Even now i get goosebumps when i think about that parade, but Rio de Janeiro has so many more things to offer. If your stay will be longer than 6 days, experience the wonderful beaches and islands, or stay in the city and explore Downtown, the Metropolitan Cathedral and the Imperial Museum and tell us all about it.
Carnival, Rio de Janeiro
Carnival, Rio de Janeiro
Going out in Rio. During Carnival Rio de Janeiro has a different system for the night life. The streets of the city become alive and the music doesn't stop until the sun is out. Those who want to have fun, don't have a problem blocking entire streets that usually divide restaurants and bars. Brasilians love to socialise and dance, that's the impression i got after spending 6 nights out. I liked that almost everyone knows the good spots and the best time to be in there. It's like a rotation process.

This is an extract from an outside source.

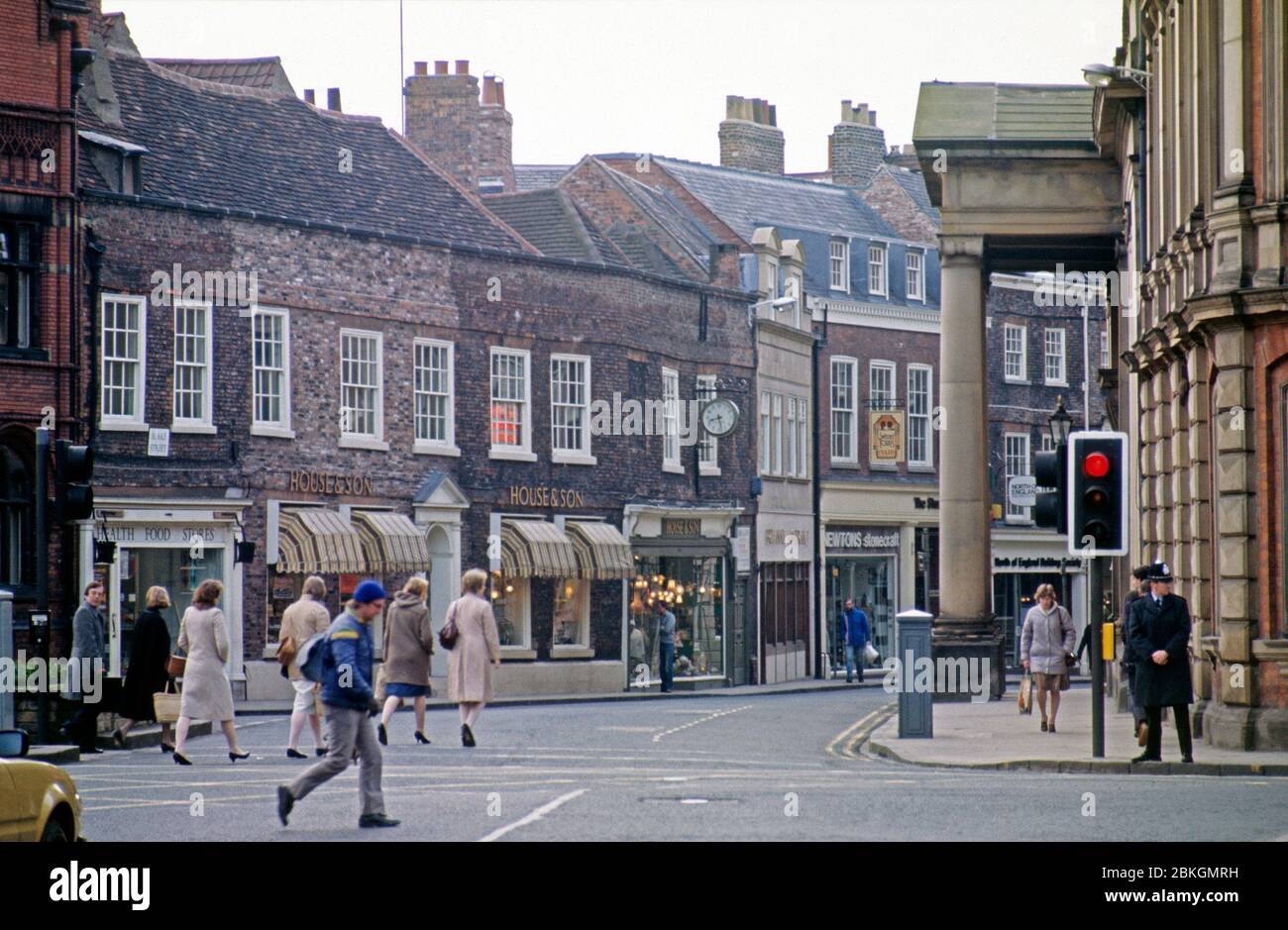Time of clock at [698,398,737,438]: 8:27
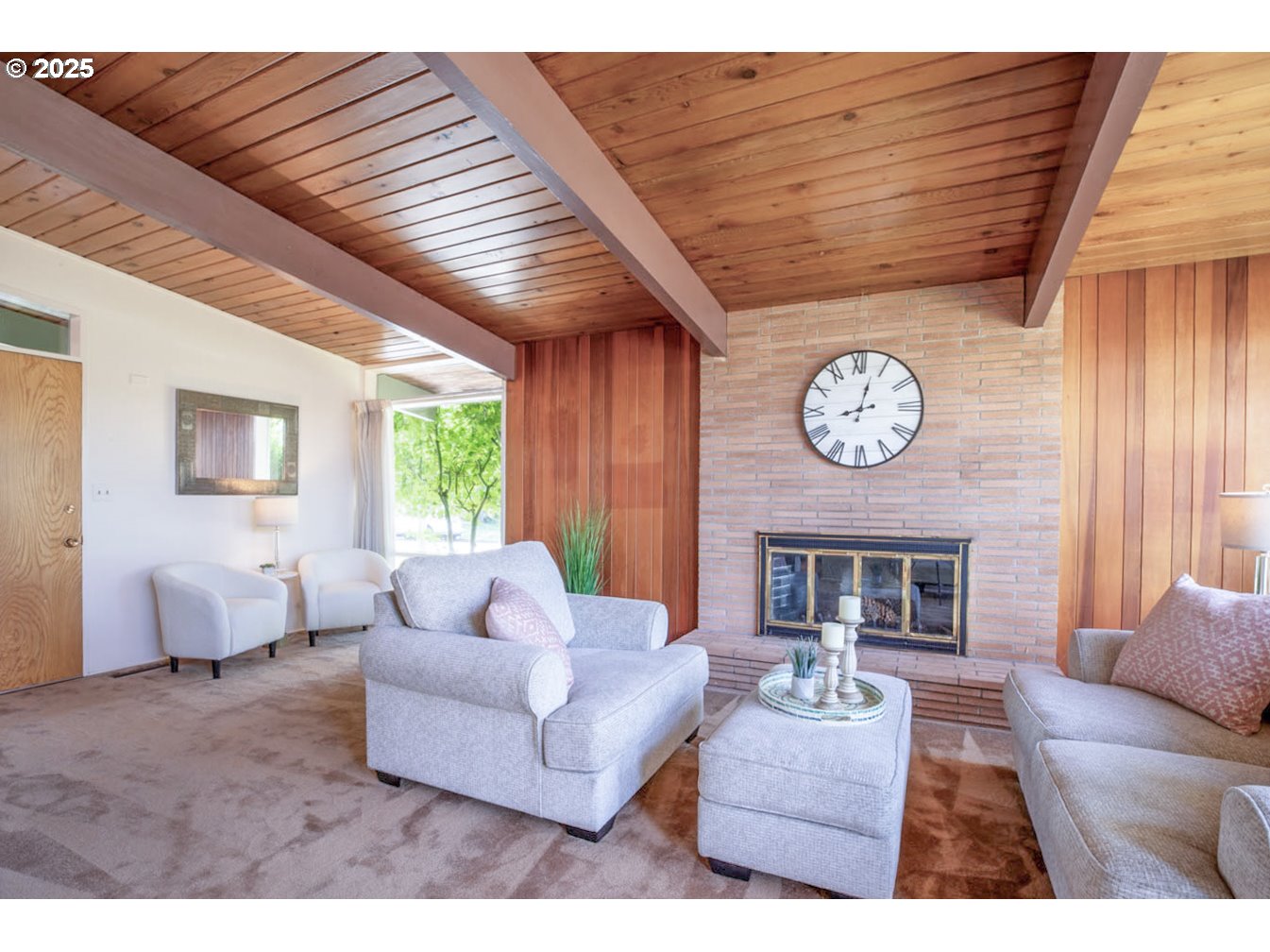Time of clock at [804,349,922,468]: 12:42
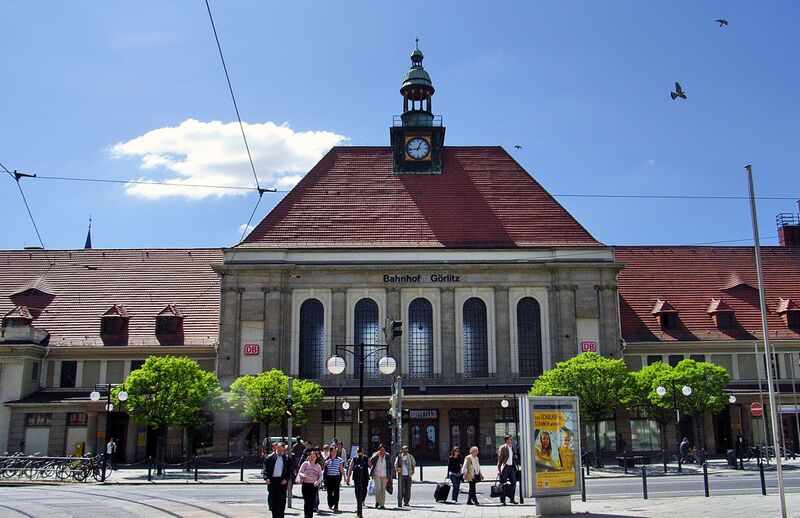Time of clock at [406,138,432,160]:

Boteco Belmonte in Leblon is a great place to start up your night by enjoying some lovely drinks. Such botequims ( traditional Brazilian bar) are very widespread along the streets and usually have great snacks. The caipirinhas and cervejas are served at light speed to the crowd interested in having a good time. Boys are looking at the girls and girls are admiring the Brazilian guys. The game continues until one of them decides to spend the accumulated adrenaline in some other place. Now it's time to dance. There is a vast selection of clubs that will help you forget about it all and lose yourself in the great beats. One of the first places we've been to was 00 (Zero Zero) in Gavea and we had a really good time. All clubs work at the same system, you pay a cosmic price for the entrance and then you spend even more for the drinks. Usually clubs have a nice atmosphere and the crowd is wide in age range, from students to old couples. If you prefer something outdoors than Jockey Club will be a better choice. I really liked the music in this one, the DJ knows how to make people sweat. One important moment is that you need to know at least one popular song, because it's going to be thrown out there and will make everybody go crazy (this time was Baile de Favela song by MC João). If you want to continue the party until sunrise, Emporio 37 will not disappoint you. Every time I passed by I saw a decent amount of people outside and inside the bar/ club. On the first floor you can enjoy the brasilian mix and on the second floor you can go more international with RNB music. It's all just a big, constant party. But nothing compares to the real street fun from Lapa. As we were making our way through the pacifist crowd, me and C saw a couple of chairs, some small tables and lovely locals creating their own bubble of fun. Those people opened up their arms and let us witness one of the most pure and natural street music. With their own improvised instruments they touched my heart forever. Now i want to learn how to dance samba.
Cheers to the guy on the left, hi to the guitarist, us girls, and the lovely man on the right.
I can go on and on about this truly fascinating experience but I will let you discover some of it on your own. It was a trip I dreamt of since I was a child and it couldn't happen at a better time and with a better companion. My heart sings of happiness and enthusiasm and for once in life I wish I didn't have to sleep, so I can enjoy everything this fascinating city has to offer. The world is not the same after this and I'm glad I had the chance to try the unforgettable taste of Rio the Janeiro.